In this attitude lies one of the terrible, divisive deceits of the devil, I believe. By means of this subjective, "God told me" stuff, an "elite" spiritual class is established. Lesser, duller Christians don't hear God speak to them at every turn in their heads. They haven't "trained" themselves to hear God's voice (which is another notion never taught in the Bible), which is so difficult to make out that one needs to attend special conferences and read certain instructional books in order to learn to hear God properly.
This encourages great credulity among believers. All they require from each other as grounds for their claims about what God has said to them is the making of the claim itself. "God said to me..." one says. "Oh! Wonderful! What did He say? Tell me everything!" says the other.
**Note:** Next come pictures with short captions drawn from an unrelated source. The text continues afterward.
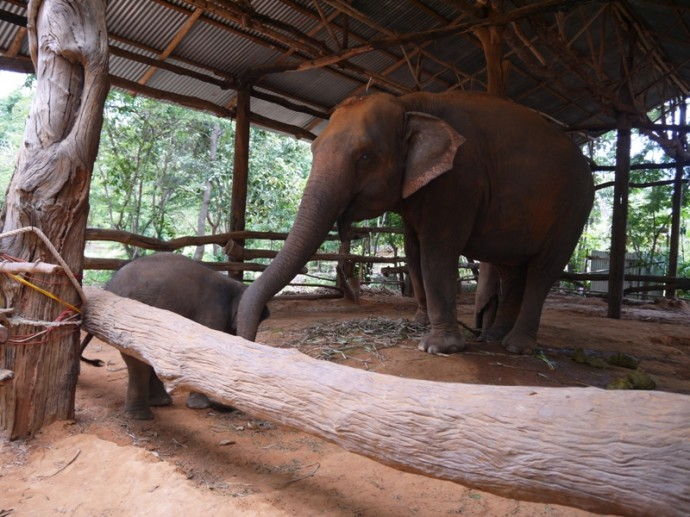 Mother And Baby Elephant At Ban Ta Klang Elephant Village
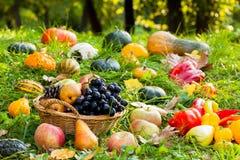 Produits d'automne photos libres de droits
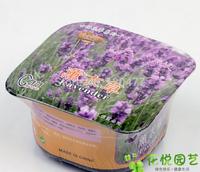 Weird flowers garden - Lavender - (box + fertilizer + seeds)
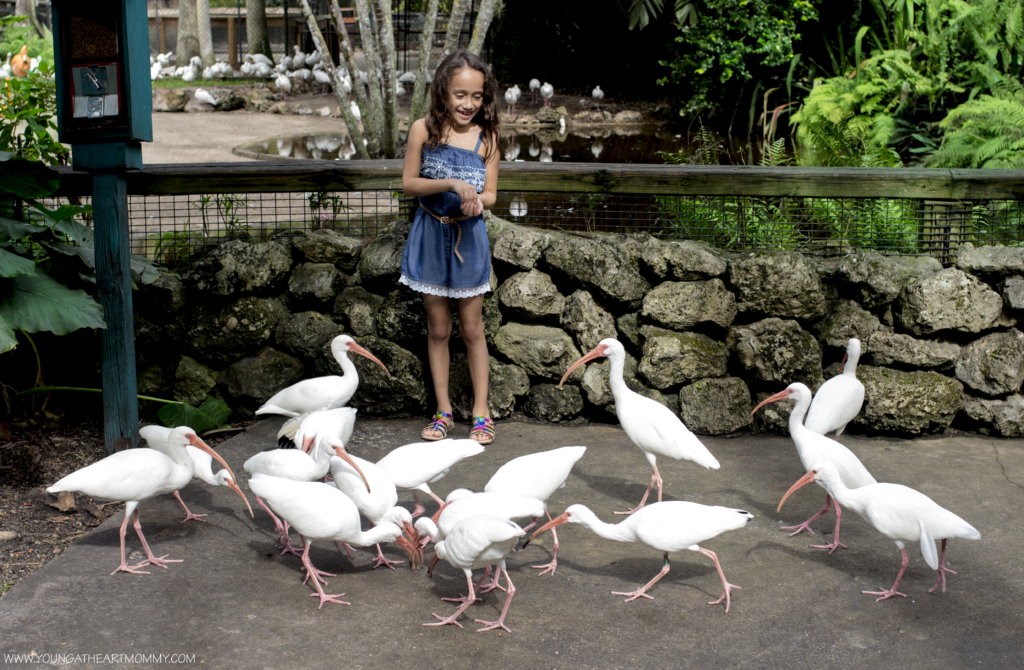 Visiting Flamingo Gardens In South Florida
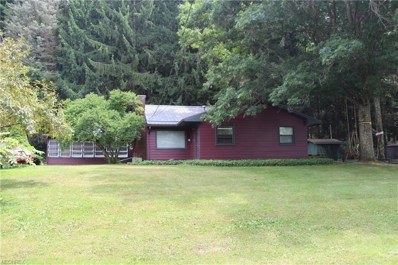 9514 Lakewood Dr NORTHEAST, Mineral City, OH 44656 - MLS#: 4027261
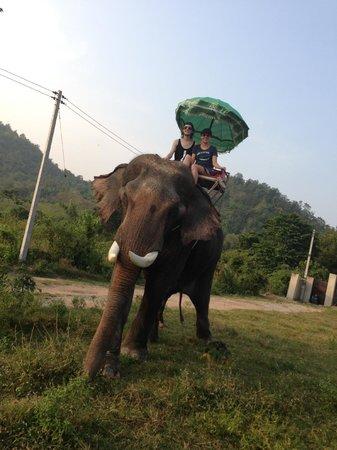 Hutsadin Elephant Foundation: Trekking through the grounds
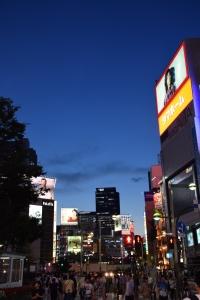 Shinjuku by Night 1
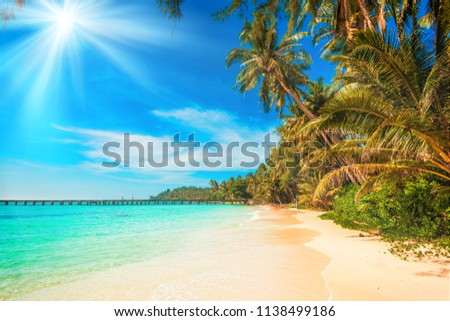 tropical beach.  sea and coconut palm.  Landscape of paradise tropical island beach #1138499186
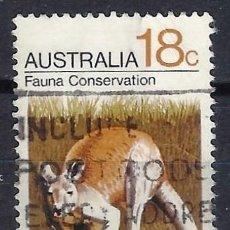 Sellos: AUSTRALIA 1971 - CONSERVACIÓN DE LA FAUNA, CANGURO ROJO - SELLO USADO. Lote 211614305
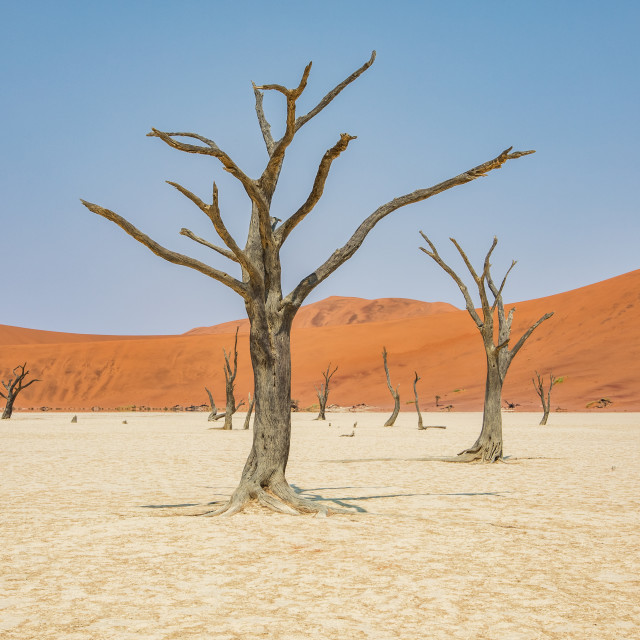 """""""Dead trees of Namibia"""" stock image"""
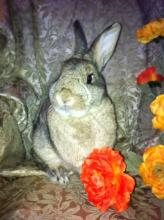 bunny rabbit brown ticked spayed female adoptable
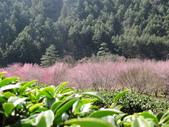 2014武陵櫻花篇:2014 131.jpg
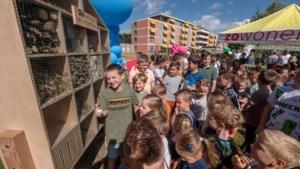 Bioloog in de dop Raf (11) regelt insectenhotels en chillbank voor Amstenrade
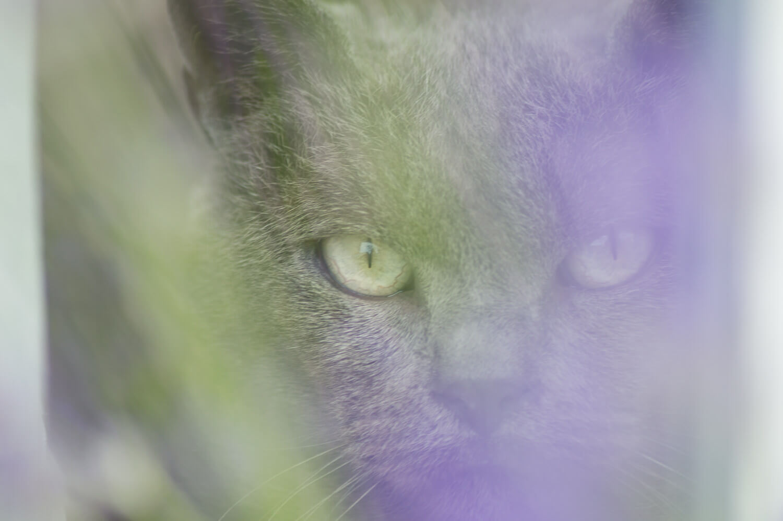 chat caché derrière la lavande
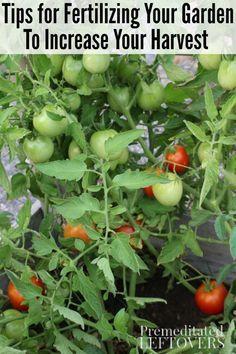 Tips for Fertilizing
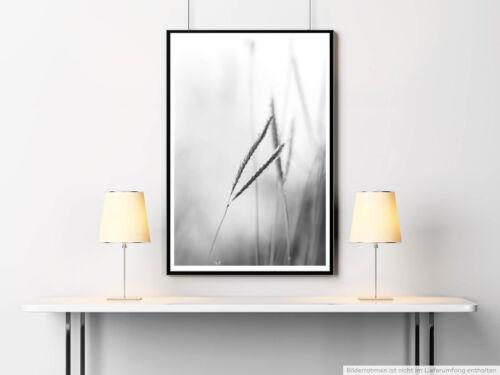 Naturfotografie 60x90cm Poster  Grashalme im Wind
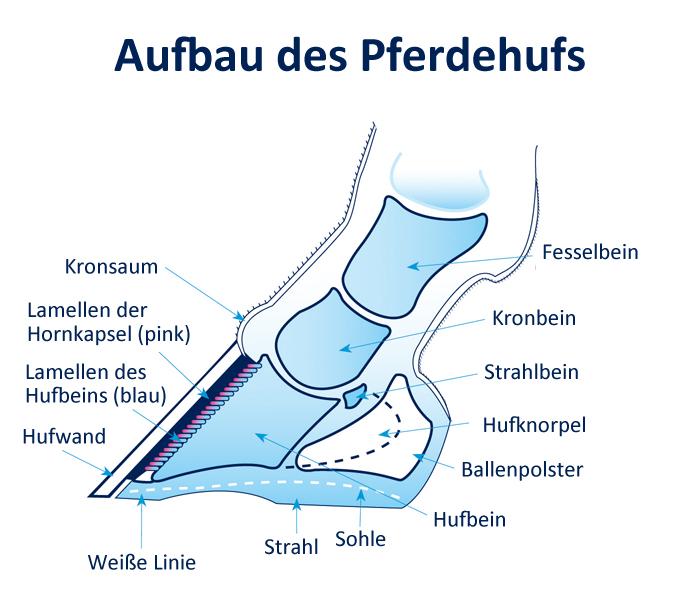 Lower-leg-and-foot-German_150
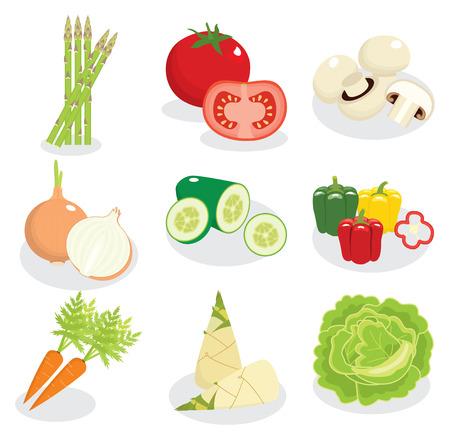 shoot: vegetable vector, cartoon style Illustration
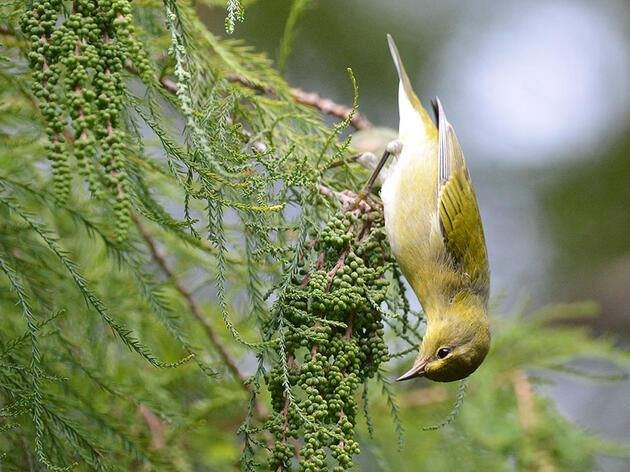 How to Recognize Six Warblers in Their Fall Feathers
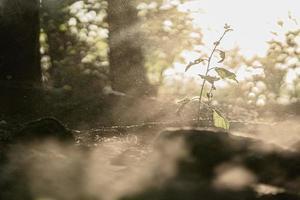 Sonnenstrahlen kommen durch Bäume und Pflanzen foto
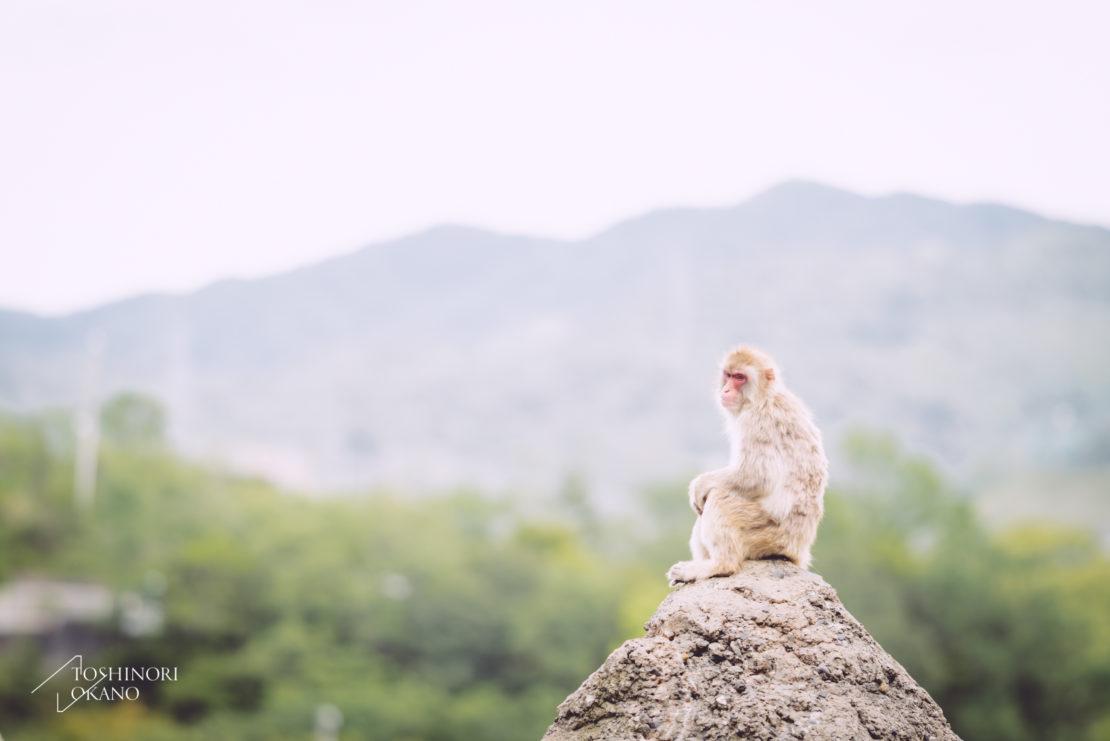 photo 53 monkey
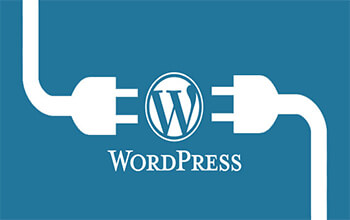 WORDPRESS-in-Training-kolkata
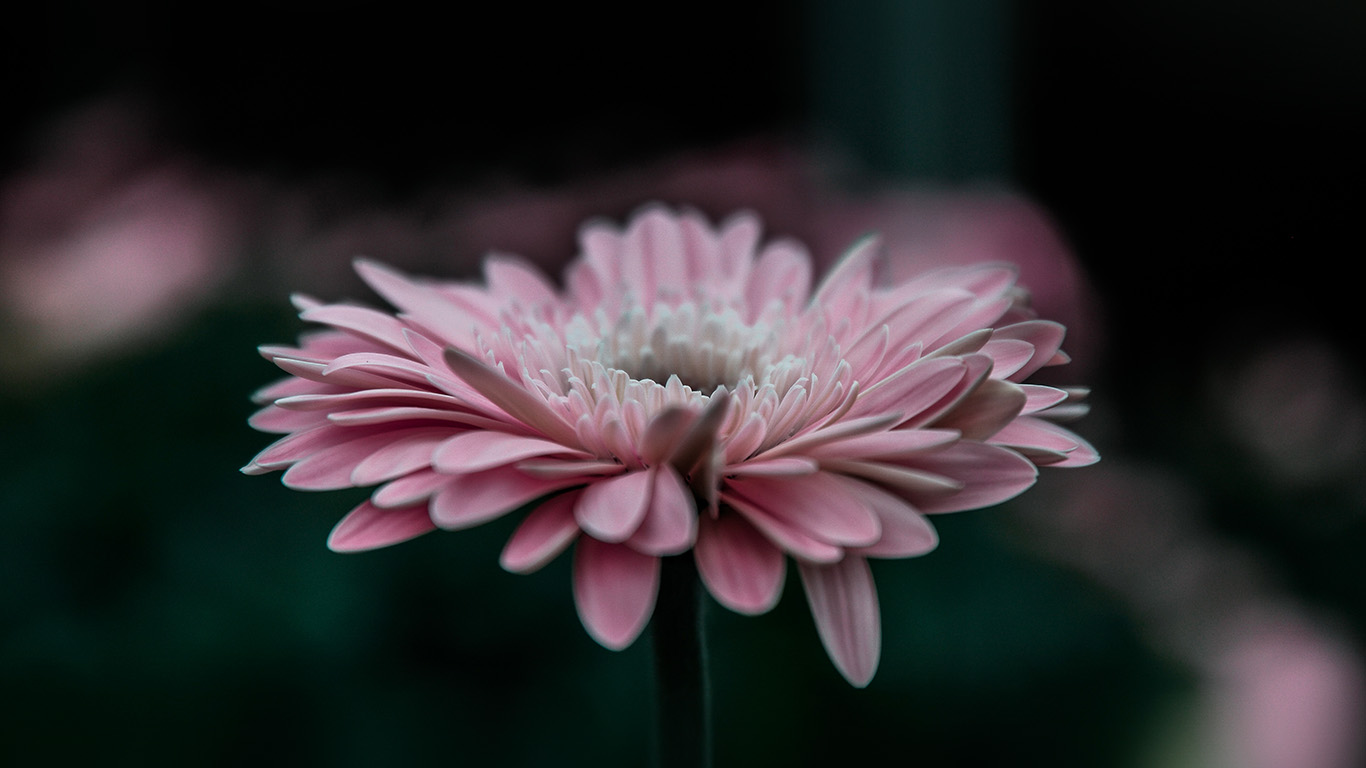 desktop-wallpaper-laptop-mac-macbook-air-my62-flower-pink-calm-nature-bokeh-wallpaper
No questioning, no demand for proper justification of the claim, just immediate, uncritical acceptance. And they get used to this unchallenged condition, where whatever they claim - even if it is plainly unbiblical - is taken as from God. The thunder and lightning that issues from them when they do get challenged is something to behold! Rage, threats, ridicule, dismissal - these flow in a loud torrent from believers who've grown accustomed to their claims of divine communication being accepted without challenge, which suggests powerfully that God is not in their claims at all.
Anyway. The Spirit can and does lead believers in very particular, direct ways - at times. And he does so in the manner described in Scripture. But such leading is never said in Scripture to be the norm, the standard experience of God the Christian should chase after and "train" themselves to have. We have God's word and, generally, it is entirely sufficient to guide us through life and service to God.